**Work to be completed**
Reproduce the part of the student guide starting with "Switch to your" and going on through "(commit + push)", renaming "main" to "master".

====== Passage to read ======

NOBLE Research: Student Guide
This guide walks you through everything you need to work on the project. Bookmark this page. Come back whenever you’re stuck.
Tigris McCauley: Your guide is here: Tigris’s Research Guide
Repo Layout
Here’s what each folder in the repo is for:
| Folder | What’s Inside | Do You Touch It? |
|---|---|---|
notebooks/portfolios/ |
Your notebook. This is where you do all your work. | Yes — this is your main workspace |
configs/ |
Project settings (image counts, categories, degradation levels) | No — just runs in the background |
src/ |
Python scripts that power the notebook (download, dedup, etc.) | No — the notebook calls these for you |
docs/ |
This guide | No |
data/ |
Where downloaded and generated images are stored locally | Created automatically when you run the notebook |
results/ |
Where evaluation metrics and figures will go (later in the semester) | Not yet |
You only need to work in notebooks/portfolios/. Everything else supports it.
1. Clone the Repo
Open a terminal (Mac: Terminal app, Windows: PowerShell or Git Bash) and run:
git clone https://github.com/ashleyscruse/ai-generated-image-detection.git
cd ai-generated-image-detection
Don’t have Git? Install it from git-scm.com/downloads.
2. Set Up Your Environment
Create a virtual environment
python3 -m venv venv
Activate it
Mac/Linux:
source venv/bin/activate
Windows:
venv\Scripts\activate
You should see (venv) at the beginning of your terminal prompt. This means it’s active.
Install dependencies
pip install -r requirements.txt
Register the Jupyter kernel
pip install ipykernel
python -m ipykernel install --user --name aidetect --display-name "AI Detect (NOBLE)"
Open your notebook
Open VS Code, then open your notebook at:
notebooks/portfolios/your_name.ipynb
When it asks you to select a kernel, choose “AI Detect (NOBLE)”.
3. Working with Git
You’ll be working on your own branch. This keeps your work separate from everyone else’s.
Switch to your branch
| Student | Branch Name |
|---|---|
| Tigris McCauley | tigris |
| Roland Kindell | roland |
| Brandyn Daley | brandyn |
| Nathan Bryant | nathan |
| Michael Owusu | michael |
git checkout your-branch-name
Pull the latest changes
Before you start working each time, pull any updates:
git pull origin main
Save your work (commit + push)

====== Dataset extract ======

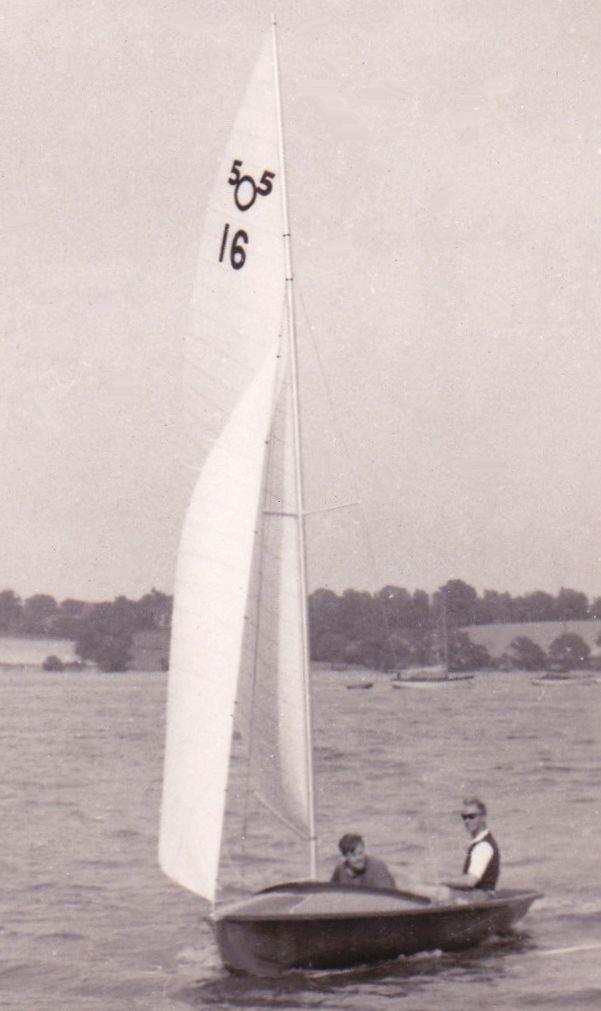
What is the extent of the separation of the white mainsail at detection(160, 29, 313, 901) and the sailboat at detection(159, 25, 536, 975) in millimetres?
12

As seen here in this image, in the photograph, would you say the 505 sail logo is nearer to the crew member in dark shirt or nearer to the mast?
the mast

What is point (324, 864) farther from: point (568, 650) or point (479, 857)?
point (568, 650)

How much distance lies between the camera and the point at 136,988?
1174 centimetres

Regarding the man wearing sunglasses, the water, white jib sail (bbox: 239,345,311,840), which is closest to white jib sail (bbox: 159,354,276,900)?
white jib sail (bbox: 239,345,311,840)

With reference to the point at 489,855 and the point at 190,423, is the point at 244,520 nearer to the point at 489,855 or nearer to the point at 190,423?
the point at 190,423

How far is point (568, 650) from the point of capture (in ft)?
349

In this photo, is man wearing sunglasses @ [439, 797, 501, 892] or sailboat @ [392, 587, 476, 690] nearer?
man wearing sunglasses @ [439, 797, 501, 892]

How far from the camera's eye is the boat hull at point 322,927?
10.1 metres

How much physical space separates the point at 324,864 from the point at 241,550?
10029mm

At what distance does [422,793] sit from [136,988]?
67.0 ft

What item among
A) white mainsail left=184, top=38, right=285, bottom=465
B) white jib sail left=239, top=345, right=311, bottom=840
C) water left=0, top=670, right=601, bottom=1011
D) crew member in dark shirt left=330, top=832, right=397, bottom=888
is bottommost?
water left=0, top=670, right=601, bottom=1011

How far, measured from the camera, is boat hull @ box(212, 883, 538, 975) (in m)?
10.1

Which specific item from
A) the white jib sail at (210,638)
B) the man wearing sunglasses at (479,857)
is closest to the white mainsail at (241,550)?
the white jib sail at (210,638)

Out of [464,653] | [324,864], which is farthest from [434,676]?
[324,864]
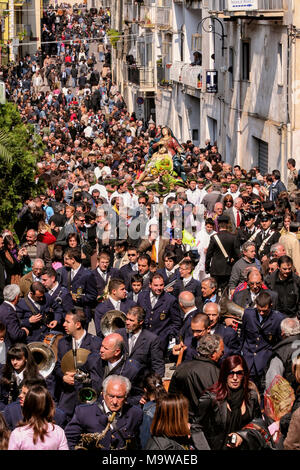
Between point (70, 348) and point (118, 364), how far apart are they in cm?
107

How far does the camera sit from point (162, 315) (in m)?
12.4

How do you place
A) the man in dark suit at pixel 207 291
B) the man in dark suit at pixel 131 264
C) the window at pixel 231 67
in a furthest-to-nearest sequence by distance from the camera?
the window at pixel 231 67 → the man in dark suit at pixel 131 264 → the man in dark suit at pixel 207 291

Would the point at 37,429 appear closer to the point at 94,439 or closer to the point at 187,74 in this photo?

======

**Expected answer**
Switch to your branch
| Student | Branch Name |
|---|---|
| Tigris McCauley | tigris |
| Roland Kindell | roland |
| Brandyn Daley | brandyn |
| Nathan Bryant | nathan |
| Michael Owusu | michael |
git checkout your-branch-name
Pull the latest changes
Before you start working each time, pull any updates:
git pull origin master
Save your work (commit + push)